Scan the listing below for the word "margin", then copy each line that has it.

- - - - -

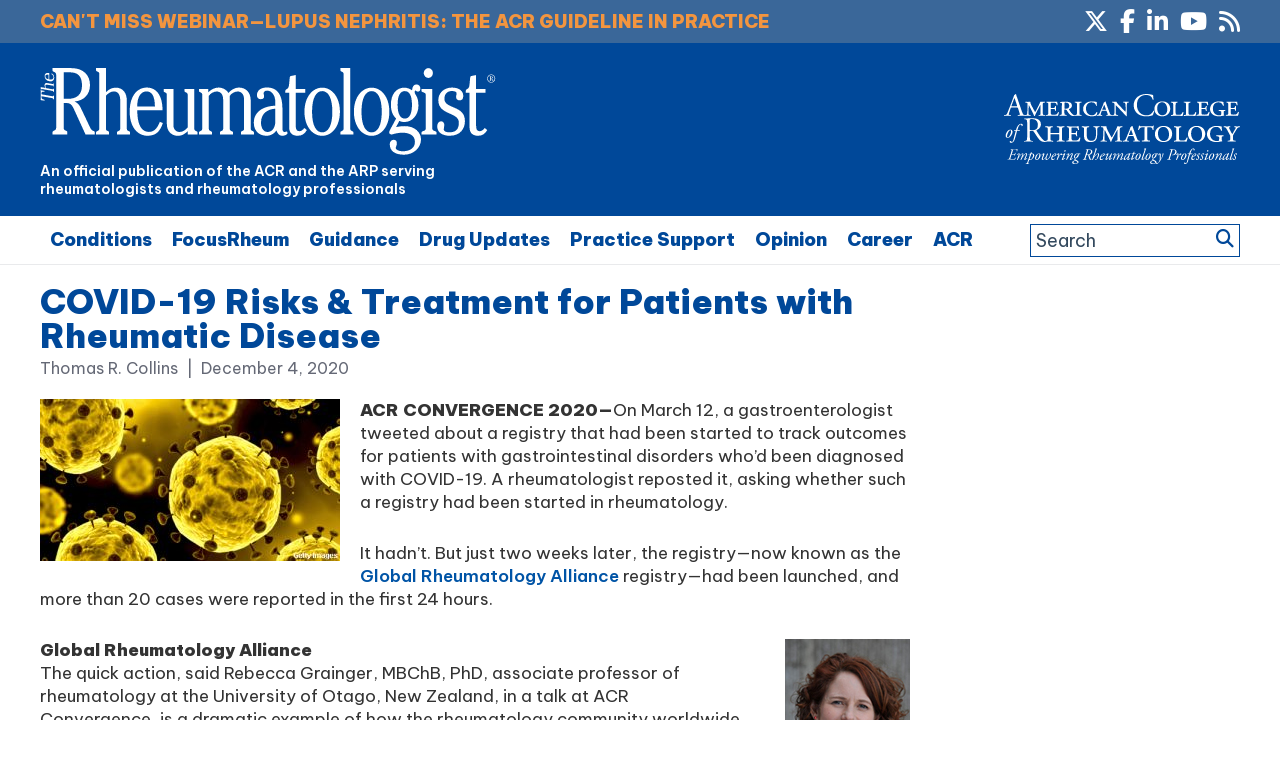

--- FILE ---
content_type: text/html; charset=utf-8
request_url: https://www.google.com/recaptcha/api2/aframe
body_size: 268
content:
<!DOCTYPE HTML><html><head><meta http-equiv="content-type" content="text/html; charset=UTF-8"></head><body><script nonce="wMRz63FycOvC1RHphYV1Hw">/** Anti-fraud and anti-abuse applications only. See google.com/recaptcha */ try{var clients={'sodar':'https://pagead2.googlesyndication.com/pagead/sodar?'};window.addEventListener("message",function(a){try{if(a.source===window.parent){var b=JSON.parse(a.data);var c=clients[b['id']];if(c){var d=document.createElement('img');d.src=c+b['params']+'&rc='+(localStorage.getItem("rc::a")?sessionStorage.getItem("rc::b"):"");window.document.body.appendChild(d);sessionStorage.setItem("rc::e",parseInt(sessionStorage.getItem("rc::e")||0)+1);localStorage.setItem("rc::h",'1769479589975');}}}catch(b){}});window.parent.postMessage("_grecaptcha_ready", "*");}catch(b){}</script></body></html>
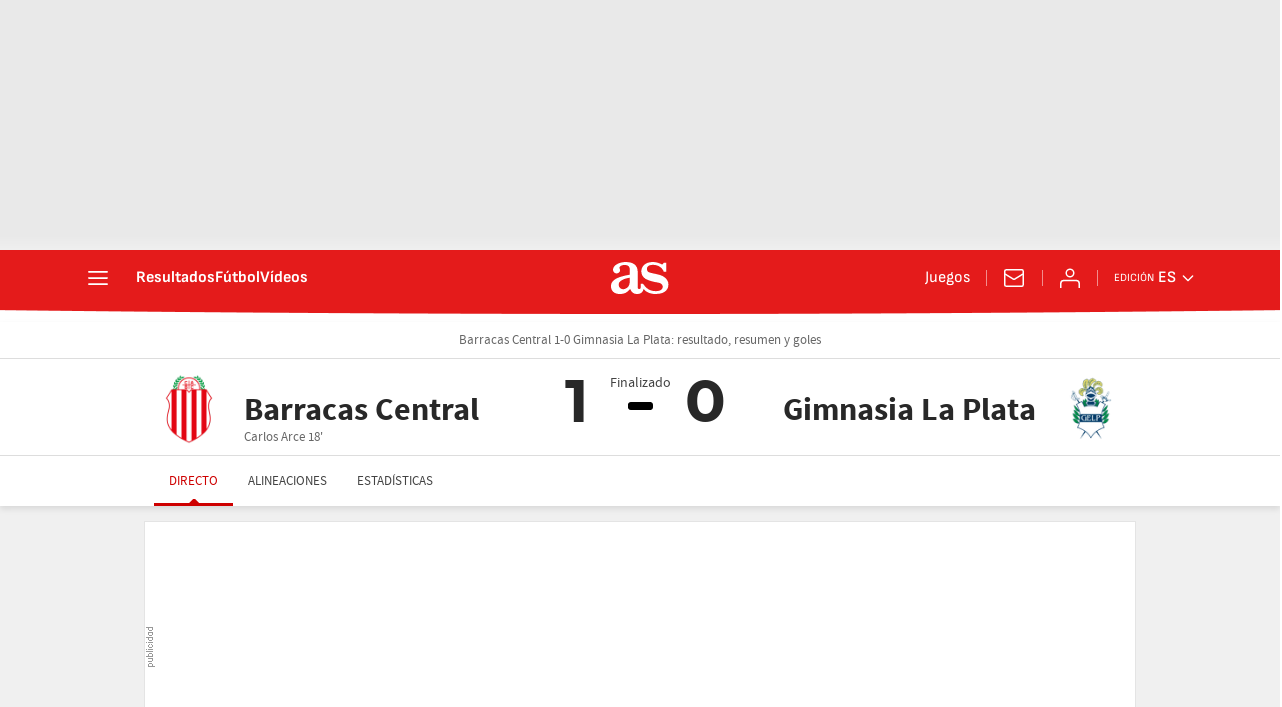

--- FILE ---
content_type: application/x-javascript;charset=utf-8
request_url: https://smetrics.as.com/id?d_visid_ver=5.5.0&d_fieldgroup=A&mcorgid=2387401053DB208C0A490D4C%40AdobeOrg&mid=83807595887761293802876236838356222432&ts=1769847570840
body_size: -36
content:
{"mid":"83807595887761293802876236838356222432"}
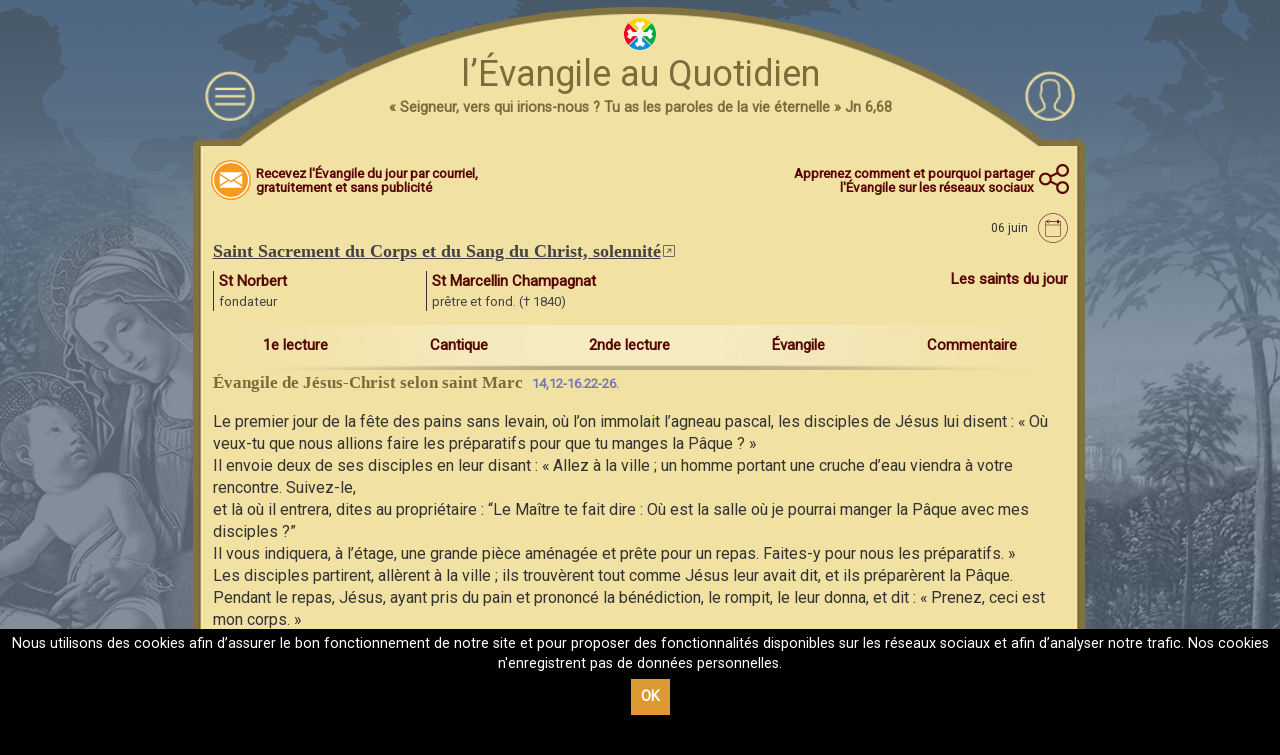

--- FILE ---
content_type: image/svg+xml
request_url: https://files.evangelizo.org/images/website/front/print.svg
body_size: 1026
content:
<svg xmlns="http://www.w3.org/2000/svg" xlink="http://www.w3.org/1999/xlink" viewBox="0 0 112 112">
  <path fill="#FFF" stroke="#FFF" stroke-miterlimit="10" d="M91.1 72.5l-.5 1.3c-.6 2-2.6 3.6-4.8 3.6h-7.2c-1.3 0-1.6.5-1.6 1.7v13c0 1.2-.4 1.5-1.5 1.5h-38c-1.3 0-1.6-.4-1.6-1.6V79c.1-1.2-.3-1.6-1.5-1.6h-6.8c-3.2 0-5.3-2-5.3-5.3V48c0-3.2 2.1-5.3 5.4-5.4h6c2.3 0 2.3 0 2.3-2.2V23c0-1.4.3-1.8 1.7-1.8h27a4 4 0 0 1 2.5 1l8.8 8.7c.6.6 1 1.5 1 2.2v8.3c0 1 .3 1.5 1.5 1.5h6.3c3.4 0 5 1.1 6 4.4 0 .2.2.3.3.5v24.8zM56.4 61.8H75c2 0 2 0 2.1 2.2v9.5c0 1.2.3 1.7 1.6 1.7h6.2c2.8 0 3.9-1.1 3.9-4V59.8 49c0-2.9-1.2-4-4-4h-4c-3.7 0-3.8 0-3.7 3.6 0 1.5-.4 1.9-1.8 1.9H40c-4 0-4 0-4.1-4v-.2c0-.9-.3-1.3-1.2-1.3h-7.5c-1.7 0-2.7 1.2-2.7 3v24.2c0 1.8 1 3 3 3h6.7c1.3 0 1.7-.3 1.7-1.6v-10c-.1-1.4.3-1.9 1.7-1.8h18.7zm.2 29.9h16.2c1.4 0 2-.4 2-1.9V65.7c0-1.4-.5-1.9-1.9-1.9H40.1c-1.5 0-1.9.6-1.9 2v24c0 1.5.5 1.9 2 1.9h16.4zM56.5 48h16.3c1.4 0 2-.2 2-1.8-.2-3.5-.1-7 0-10.6 0-1.4-.6-1.8-2-1.8h-7.7c-1.2 0-1.6-.4-1.5-1.5v-7.5c0-1.3-.3-1.8-1.8-1.8H40c-1.3 0-1.8.4-1.8 1.7v21.7c0 1.3.3 1.7 1.6 1.7h16.7zM73.2 32l.2-.5-7-6.9-.5.3V31c0 .3.5.9.8.9h6.5z"></path>
</svg>


--- FILE ---
content_type: image/svg+xml
request_url: https://files.evangelizo.org/images/website/front/aa-big.svg
body_size: -6
content:
<svg xmlns="http://www.w3.org/2000/svg" viewBox="-2 -2 20 15"><text x="0" y="10" fill="#777">Aa</text></svg>
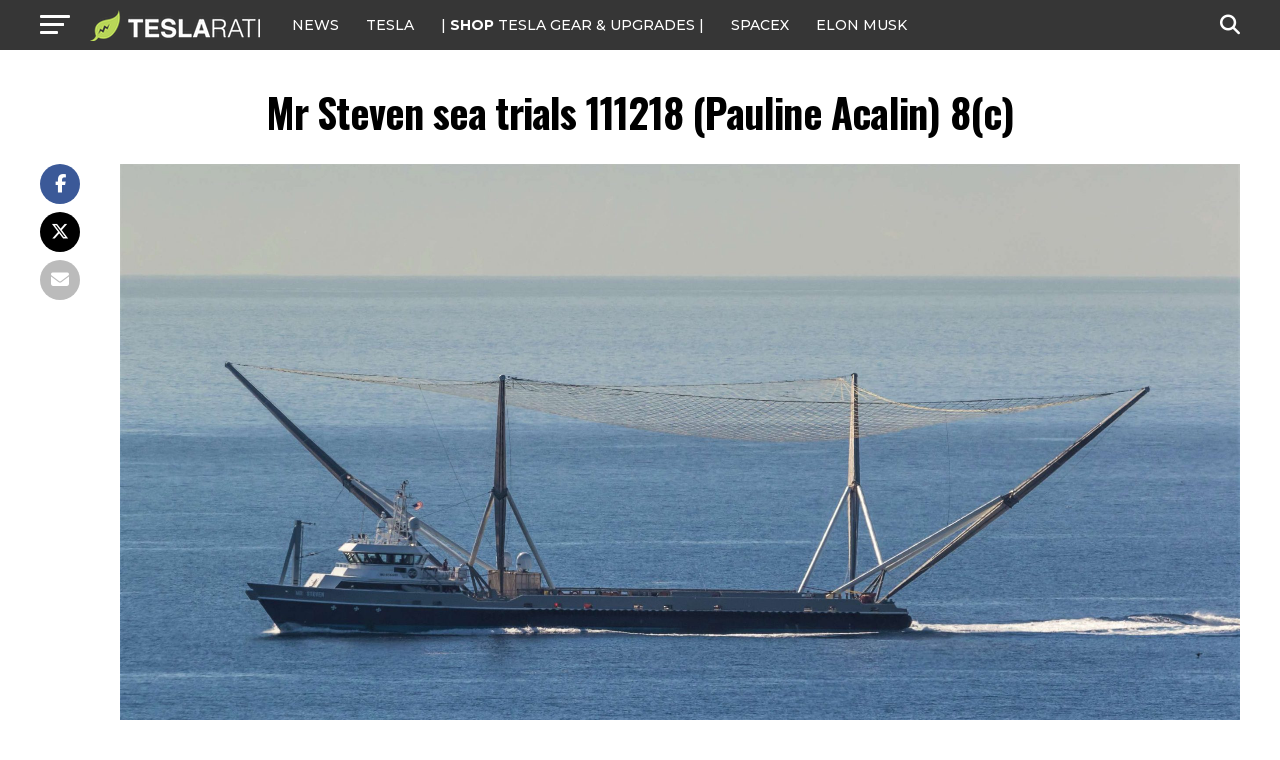

--- FILE ---
content_type: text/javascript;charset=UTF-8
request_url: https://jadserve.postrelease.com/t?ntv_mvi=&ntv_url=https%253A%252F%252Fwww.teslarati.com%252Fspacex-bfr-spaceship-prototype-tank-dome-complete-hop-tests%252Fmr-steven-sea-trials-111218-pauline-acalin-8c%252F
body_size: 1125
content:
(function(){PostRelease.ProcessResponse({"version":"3","responseId":62510,"placements":[{"id":1074034,"selector":"article:nth-of-type(%p%) div.in-article-ad","injectionMode":1,"infScroll":{"position":1,"interval":1},"ads":[],"tracking":{"trackingBaseUrl":"https://jadserve.postrelease.com/trk.gif?ntv_ui\u003d37091263-9811-48d2-9c11-85ea48db00cf\u0026ntv_fl\[base64]\u003d\u003d\u0026ntv_ht\u003dVpF8aQA\u0026ntv_at\u003d","adVersionPlacement":"AAAAAAAAAAcmMQA","vcpmParams":{"minimumAreaViewable":0.5,"minimumExposedTime":1000,"checkOnFocus":true,"checkMinimumAreaViewable":false,"primaryImpressionURL":"https://jadserve.postrelease.com/trk.gif?ntv_at\u003d304\u0026ntv_ui\u003d37091263-9811-48d2-9c11-85ea48db00cf\u0026ntv_a\u003dAAAAAAAAAAcmMQA\u0026ntv_ht\u003dVpF8aQA\u0026ntv_fl\[base64]\u003d\u003d\u0026ord\u003d-1643067312","adID":0}},"type":0,"integrationType":0}],"trackingCode":"\u003cscript type\u003d\"text/javascript\"\u003entv.PostRelease.trackFirstPartyCookie(\u0027150d02f9-e3ac-420a-b691-59314a95a868\u0027);\u003c/script\u003e","safeIframe":false,"placementForTracking":1054517,"isWebview":false,"responseConsent":{"usPrivacyApplies":false,"gdprApplies":false,"gppApplies":false},"flags":{"useObserverViewability":true,"useMraidViewability":false}});})();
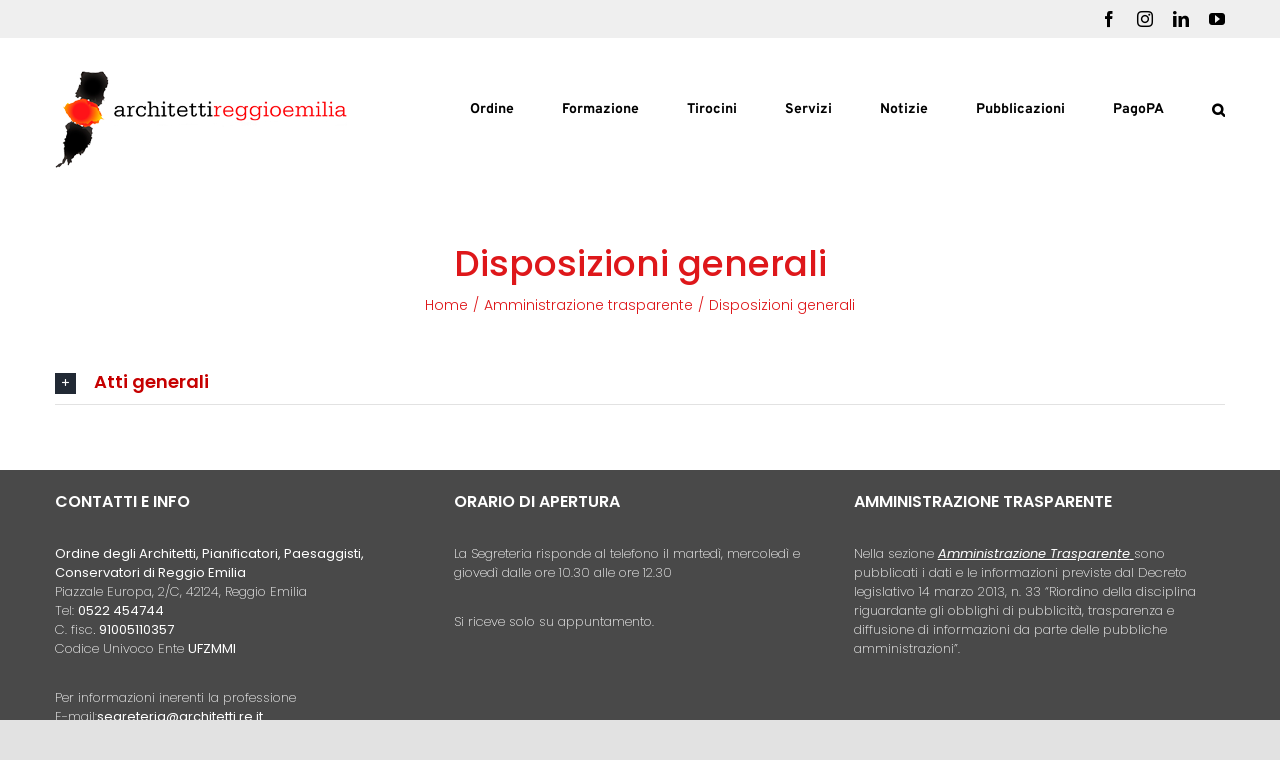

--- FILE ---
content_type: text/css
request_url: https://www.architetti.re.it/wp-content/themes/oappcre-20/style.css?ver=6.8.3
body_size: 4543
content:
/*
Theme Name: OARE 20 (Avada Child)
Description: Avada Child
Template: Avada
Version: 1.0.0
Text Domain:  Avada
*/


.fusion-breadcrumbs.fusion-breadcrumbs {
	margin-top: .75em; 
}


.fusion-blog-layout-large article, .fusion-blog-layout-large-alternate article, .fusion-blog-layout-medium article {
	margin-bottom: 30px !important;
}

.post {
	margin-bottom: 30px !important;
}

.fusion-meta-info {
	margin-top: 0px !important;
}

.fusion-format-box {
	display: none;
}

/*.rientro-hp-title .fusion-title.fusion-sep-none {
	margin-left: 10px !important;
}

.rientro-hp-title .fusion-border-below-title {
	margin-left: 10px !important;
}*/

.fusion-events-shortcode .fusion-events-thumbnail {
	display:none !important;
}

.fusion-events-meta {
	padding-top:20px;
}

/*body .tribe-mini-calendar div[id*=daynum-] span {
	background-color: rgba(255,255,255,0.85) !important;
}*/


.ombrina {text-shadow: 0px 0px 8px #000;}



/* data articoli */
div.fusion-date-and-formats {
	width: 90px;
}
.fusion-date-and-formats > .fusion-date-box {
	border-radius: 120px;
	height: 90px;
	overflow: hidden;
	padding: 9px;
	line-height: 1.25;

	background: #fff!important;
	color: #de171a!important;
	border-width: 1px;
	border-style: solid;
}
.fusion-month-year {
	text-transform: lowercase;
	width: min-content;
	display: block;
	margin: auto;
}



/* evento */
.tribe-events-schedule,
.tribe-events-schedule > h3,
.single-tribe_events .fusion-events-single-title-content > .tribe-events-schedule > .tribe-events-divider,
.single-tribe_events .fusion-events-single-title-content > .tribe-events-schedule > .tribe-events-cost {
	font-weight: 300;
}


/* widget calendario */
.tribe-mini-calendar {
	line-height: 1!important;
}
table.tribe-mini-calendar td,
table.tribe-mini-calendar th {
	border: 0 none;
}
table.tribe-mini-calendar .tribe-events-past {
	opacity: .35;
}


/* menù */
.fusion-main-menu .fusion-menu > li,
.menu-item > a:not([href]) {
	cursor:default;
}


/* Job Board */
.jb.jb .jb-job-footer {
	padding-bottom: 25px;
}

.single-jb-job .fusion-breadcrumbs,
.single-jb-job .fusion-meta-info {
	display: none;
}




/* Eventi */

.tribe-events-content,
.recurringinfo,
.tribe-events-cost {
	font-family: inherit!important;
}
.tribe-events-content a {
	border-bottom-color: #c60000!important;
	color: inherit;
}
.tribe-events-content a:active,
.tribe-events-content a:focus,
.tribe-events-content a:hover {
	border-bottom-color: #c60000!important;
	color: #c60000;
}

.tribe-events-c-events-bar__search-button-icon,
.tribe-events-c-top-bar {
	font-size: 1.2em!important;
}
#main .tribe-events-header__events-bar {
	border: 1px solid #e0e0e0!important;
}
#main .tribe-events-c-search__input {
	border: 0 none!important;
}
.tribe-events .tribe-events-c-top-bar__nav-link {
	border: 0 none;
	background: none;
	font-size: 1.1em;
	line-height: 1!important;
	height: 100%;
}
.tribe-events-c-top-bar__today-button,
.tribe-events-c-top-bar__datepicker-button {
	font-size: inherit!important;
	border: 1px solid #e0e0e0!important;
	border-radius: .2em;
	font-weight: 400;
	background: none;
	padding: .3em .6em!important;
	line-height: 1.1;
}

button.tribe-events-c-nav__prev,
button.tribe-events-c-nav__next {
	border: 0;
	background: none;
}
.tribe-events-c-breadcrumbs__list-item-icon-svg {
	display: inline-block!important;
	color: #555;
}
.tribe-events-c-breadcrumbs__list-item:last-child > .tribe-events-c-breadcrumbs__list-item-icon-svg {
	display: none!important;
}
.tribe-events-calendar-list__event-date-tag-datetime {
	height: 3em!important;
	width: 3em;
	box-sizing: border-box;
	border: 1px solid #d0d0d0!important;
	border-radius: 3em;
	padding: .25em;
	justify-content: center;
}
.tribe-events-calendar-list__event-date-tag-weekday {
	margin-bottom: 0!important;
}

.tribe-events-cal-links .tribe-events-gcal,
.tribe-events-cal-links .tribe-events-ical {
	color: #c60000;
}

.tribe-events > .tribe-events-l-container,
.tribe-common--breakpoint-medium.tribe-events > .tribe-events-l-container {
	padding-top: 1em;
}

.tribe-events-sub-nav {
	font-size: .85em!important;
	line-height: 1.3;
	padding: 0;
}
.tribe-events-nav-left a,
.tribe-events-nav-previous a {
	margin-left: 20px!important;
}
.tribe-events-nav-right a,
.tribe-events-nav-next a {
	margin-right: 20px!important;
}
.tribe-events-nav-left a:before,
.tribe-events-nav-previous a:before {
	left: -20px!important;
}
.tribe-events-nav-next a:after,
.tribe-events-nav-right a:after {
	right: -20px!important;
}
.tribe-events-visuallyhidden {
	position:absolute;
	overflow:hidden;
	width: 1px;
	height: 1px;
	left: -100px;
}

.tribe-events-calendar-month__calendar-event-details {
	line-height: 1.33;
}


.datepicker-dropdown td.day {
	background: none!important;
}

- - - - -

- _Response to this task_:
	margin-top: .75em; 
	margin-bottom: 30px !important;
	margin-bottom: 30px !important;
	margin-top: 0px !important;
	margin-left: 10px !important;
	margin-left: 10px !important;
	margin: auto;
	margin-bottom: 0!important;
	margin-left: 20px!important;
	margin-right: 20px!important;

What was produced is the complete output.